I would also like to revisit the issue of royal recommendations at some point.
Standing Order 128 allows the House to be called back at 1 p.m. on a Wednesday to deal with a report from the Standing Joint Committee on Regulations, to which I say, really?
Standing Orders 129 to 147 deal with private bills. That used to be how to get a divorce in this country. While the Senate still uses them, on the Commons side there has not been a private bill for many Parliaments. Could we not drop this altogether?
Finally, Standing Order 158 permits the Sergeant-at-Arms to detain strangers for their behaviour in the chamber or gallery and may not release them without an order from the House. I do not know if this building contains a jail, but this is certainly an interesting legacy item. What is the real world impact of this?

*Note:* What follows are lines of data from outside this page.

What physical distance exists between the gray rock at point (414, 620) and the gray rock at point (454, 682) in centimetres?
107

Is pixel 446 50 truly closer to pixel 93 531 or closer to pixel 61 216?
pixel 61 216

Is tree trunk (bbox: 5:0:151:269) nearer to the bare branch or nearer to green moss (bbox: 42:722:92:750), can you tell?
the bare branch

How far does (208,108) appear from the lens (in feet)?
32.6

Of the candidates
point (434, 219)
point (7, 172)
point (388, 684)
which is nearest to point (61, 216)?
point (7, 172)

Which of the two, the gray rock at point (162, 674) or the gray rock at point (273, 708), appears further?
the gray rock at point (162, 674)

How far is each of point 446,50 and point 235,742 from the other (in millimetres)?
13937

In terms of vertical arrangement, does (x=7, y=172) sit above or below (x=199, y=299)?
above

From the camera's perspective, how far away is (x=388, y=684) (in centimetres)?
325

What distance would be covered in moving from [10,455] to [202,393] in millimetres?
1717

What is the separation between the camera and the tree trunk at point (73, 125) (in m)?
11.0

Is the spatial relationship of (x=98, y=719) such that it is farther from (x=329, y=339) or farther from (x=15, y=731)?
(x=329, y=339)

Getting off Standing Orders, per se, why must bills die in the Senate when the House is dissolved? Could the Senate not continue dealing with bills already before it and simply send the version it has passed back to the new Parliament for concurrence? Private members' bills, especially, would be far less prone to an untimely death.
On other topics, I believe it should be inappropriate for any member to refer to the official language spoken by another member in the House of Commons, in the same way it is inappropriate for a member to refer to the presence or absence of another in this House.

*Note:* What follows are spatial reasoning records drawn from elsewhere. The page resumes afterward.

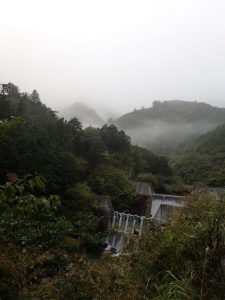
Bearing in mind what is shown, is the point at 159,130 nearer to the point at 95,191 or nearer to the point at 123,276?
the point at 95,191

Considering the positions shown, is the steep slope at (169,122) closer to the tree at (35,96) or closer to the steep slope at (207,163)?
the steep slope at (207,163)

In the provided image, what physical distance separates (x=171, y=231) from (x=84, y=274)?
5.98ft

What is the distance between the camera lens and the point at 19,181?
3264mm

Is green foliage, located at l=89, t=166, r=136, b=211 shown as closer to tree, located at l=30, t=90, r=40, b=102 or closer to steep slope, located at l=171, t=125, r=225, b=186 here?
steep slope, located at l=171, t=125, r=225, b=186

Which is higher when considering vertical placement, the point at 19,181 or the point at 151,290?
the point at 19,181

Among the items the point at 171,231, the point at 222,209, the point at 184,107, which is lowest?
the point at 171,231

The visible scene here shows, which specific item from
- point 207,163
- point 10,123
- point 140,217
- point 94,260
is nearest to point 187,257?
point 94,260

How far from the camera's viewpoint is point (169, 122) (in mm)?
85312

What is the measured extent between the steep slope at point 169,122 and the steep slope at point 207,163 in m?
16.6

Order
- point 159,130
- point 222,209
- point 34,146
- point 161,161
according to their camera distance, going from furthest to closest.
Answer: point 159,130 → point 161,161 → point 34,146 → point 222,209

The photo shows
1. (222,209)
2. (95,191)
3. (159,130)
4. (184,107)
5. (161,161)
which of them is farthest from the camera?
(184,107)

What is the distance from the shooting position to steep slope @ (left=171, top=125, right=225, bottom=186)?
1476 inches

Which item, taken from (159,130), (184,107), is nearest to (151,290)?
(159,130)

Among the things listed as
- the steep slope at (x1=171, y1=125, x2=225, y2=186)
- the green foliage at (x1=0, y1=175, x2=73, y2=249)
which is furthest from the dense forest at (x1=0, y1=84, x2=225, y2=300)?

Chapter XIII already guarantees that all members can speak in either official language, but I would go further and make it against the rules to refer to the language another member actually chose.

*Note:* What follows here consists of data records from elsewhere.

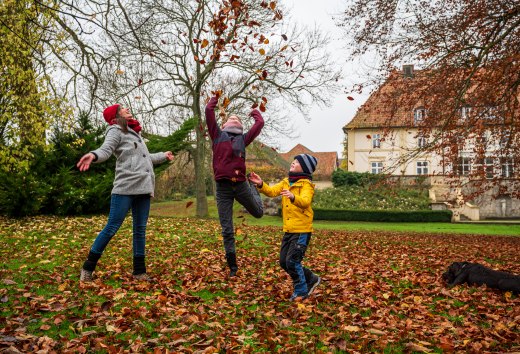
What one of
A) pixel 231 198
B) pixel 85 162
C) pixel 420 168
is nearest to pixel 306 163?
pixel 231 198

There are quirks in procedure and practice that are not necessarily in the Standing Orders, such as the entertaining, “When shall this bill be read a second time? At the next sitting of the House”, amid catcalls of, “Now” and “Never”. This is an artifact from a change more than 20 years ago, and there are no doubt several of these bugs where not all consequential changes were properly made.
I suspect the need for the agreement of the House for Order Paper questions to be allowed to stand is another such artifact, and there are surely more.
I would also like to see the clock in this chamber replaced with synchronized digital clocks that can be controlled by the table and that reflect the apparent time in the House as well as the actual time so that when we “see the clock”, the clock agrees.
In fact, until we have integrated information systems in our desks, which is another long-term point we should at least discuss, I might go so far as to suggest four clocks be visible to all members in the chamber. They would show the time, the perceived time, the remaining speaking time for the current speaker, and the actual time the House is expected to rise today.
While we are at it, why do some events prolong the day and others do not? Is there any rhyme or reason to it? Could we perhaps revisit what does and does not make the day end at, say, 6:48 p.m.?
Of course, I would like to see seats in the chamber that do not tear our pockets, which happened to me again last night.
Let me also take this opportunity, as a former staffer, to call for the return of the one-stop shop, which provided for a different kind of Standing Order.
Yesterday a group of around 20 people visited me from their retirement residence in Mont-Laurier. At 3 p.m., security kicked them out of the group visitors gallery above you.
As a fundamental principle, I do not believe that behaving members of the public should ever be asked to leave the gallery during a sitting. If anything, the public should be encouraged to watch our debates, rather than question period, to participate more meaningfully in our legislative process.
Standing Order 51 provides us this wonderful opportunity to get into the weeds on the Standing Orders and to remove relics, artifacts, and cruft that no longer need to be there.
I look forward to continuing to hear the thoughts of my colleagues and to discussing them back at PROC.